++++ MATERIAL FOR THIS EXERCISE ++++

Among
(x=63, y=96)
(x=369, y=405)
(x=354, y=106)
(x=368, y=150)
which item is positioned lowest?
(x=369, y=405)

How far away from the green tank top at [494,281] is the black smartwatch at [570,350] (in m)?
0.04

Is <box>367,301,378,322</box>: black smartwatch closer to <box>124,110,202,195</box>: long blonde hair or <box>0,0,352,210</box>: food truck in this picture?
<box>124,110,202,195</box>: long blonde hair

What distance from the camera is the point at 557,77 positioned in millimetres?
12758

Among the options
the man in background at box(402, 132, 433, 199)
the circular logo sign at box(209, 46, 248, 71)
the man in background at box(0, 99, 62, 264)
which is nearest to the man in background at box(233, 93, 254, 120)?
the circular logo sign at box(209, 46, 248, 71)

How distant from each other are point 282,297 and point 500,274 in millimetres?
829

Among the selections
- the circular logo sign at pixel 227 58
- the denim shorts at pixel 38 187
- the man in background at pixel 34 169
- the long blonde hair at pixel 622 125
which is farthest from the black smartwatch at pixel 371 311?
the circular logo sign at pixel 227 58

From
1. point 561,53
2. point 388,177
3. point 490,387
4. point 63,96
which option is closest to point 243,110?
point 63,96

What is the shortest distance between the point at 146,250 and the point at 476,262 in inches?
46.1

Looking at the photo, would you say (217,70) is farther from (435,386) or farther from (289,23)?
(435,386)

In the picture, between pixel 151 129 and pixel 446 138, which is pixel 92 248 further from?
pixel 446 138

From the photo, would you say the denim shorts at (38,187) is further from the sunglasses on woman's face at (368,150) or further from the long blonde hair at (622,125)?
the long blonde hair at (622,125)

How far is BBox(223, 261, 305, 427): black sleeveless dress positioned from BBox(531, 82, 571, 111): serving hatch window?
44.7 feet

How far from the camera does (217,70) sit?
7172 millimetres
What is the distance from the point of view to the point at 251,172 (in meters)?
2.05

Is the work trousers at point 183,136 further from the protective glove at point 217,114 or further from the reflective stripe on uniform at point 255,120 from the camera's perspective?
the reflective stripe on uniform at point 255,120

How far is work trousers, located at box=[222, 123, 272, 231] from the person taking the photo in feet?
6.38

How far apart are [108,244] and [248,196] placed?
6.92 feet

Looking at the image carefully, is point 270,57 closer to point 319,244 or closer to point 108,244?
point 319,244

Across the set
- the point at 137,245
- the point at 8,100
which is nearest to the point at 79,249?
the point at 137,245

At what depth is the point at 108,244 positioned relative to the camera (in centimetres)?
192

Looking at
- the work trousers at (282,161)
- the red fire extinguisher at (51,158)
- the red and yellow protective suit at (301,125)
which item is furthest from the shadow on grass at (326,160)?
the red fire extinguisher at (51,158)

++++

YOUR GOAL =>
Could you duplicate the full listing above word for word, leaving out nothing?

EXERCISE ANSWER =>
Among
(x=63, y=96)
(x=369, y=405)
(x=354, y=106)
(x=368, y=150)
which item is positioned lowest?
(x=369, y=405)

How far away from the green tank top at [494,281] is the black smartwatch at [570,350] (in m)?
0.04

Is <box>367,301,378,322</box>: black smartwatch closer to <box>124,110,202,195</box>: long blonde hair or <box>0,0,352,210</box>: food truck in this picture?
<box>124,110,202,195</box>: long blonde hair

What distance from the camera is the point at 557,77 positioned in millimetres?
12758

Among the options
the man in background at box(402, 132, 433, 199)
the circular logo sign at box(209, 46, 248, 71)
the man in background at box(0, 99, 62, 264)
which is nearest to the man in background at box(233, 93, 254, 120)?
the circular logo sign at box(209, 46, 248, 71)

How distant from each other are point 282,297 and point 500,274 in millimetres?
829

Among the selections
- the circular logo sign at pixel 227 58
- the denim shorts at pixel 38 187
- the man in background at pixel 34 169
- the long blonde hair at pixel 622 125
which is farthest from the black smartwatch at pixel 371 311?
the circular logo sign at pixel 227 58

From
1. point 561,53
2. point 388,177
3. point 490,387
4. point 63,96
which option is closest to point 243,110?
point 63,96

What is the shortest distance between the point at 146,250 and the point at 476,262 in inches?
46.1

Looking at the photo, would you say (217,70) is farther from (435,386) or farther from (289,23)?
(435,386)

In the picture, between pixel 151 129 and pixel 446 138, which is pixel 92 248 further from?
pixel 446 138

From the photo, would you say the denim shorts at (38,187) is further from the sunglasses on woman's face at (368,150) or further from the long blonde hair at (622,125)?
the long blonde hair at (622,125)

How far is BBox(223, 261, 305, 427): black sleeveless dress positioned from BBox(531, 82, 571, 111): serving hatch window?
44.7 feet

How far from the camera does (217,70) sit?
7172 millimetres
What is the distance from the point of view to the point at 251,172 (in meters)?
2.05

Is the work trousers at point 183,136 further from the protective glove at point 217,114 or further from the reflective stripe on uniform at point 255,120 from the camera's perspective?
the reflective stripe on uniform at point 255,120

How far is work trousers, located at box=[222, 123, 272, 231] from the person taking the photo in feet?
6.38

How far apart are [108,244] and [248,196] placed?
6.92 feet

Looking at the image carefully, is point 270,57 closer to point 319,244 or closer to point 108,244?
point 319,244

Across the set
- the point at 137,245
- the point at 8,100
which is nearest to the point at 79,249?
the point at 137,245

At what depth is the point at 108,244 positioned relative to the camera (in centimetres)?
192

Looking at
- the work trousers at (282,161)
- the red fire extinguisher at (51,158)
- the red and yellow protective suit at (301,125)
which item is furthest from the shadow on grass at (326,160)?
the red fire extinguisher at (51,158)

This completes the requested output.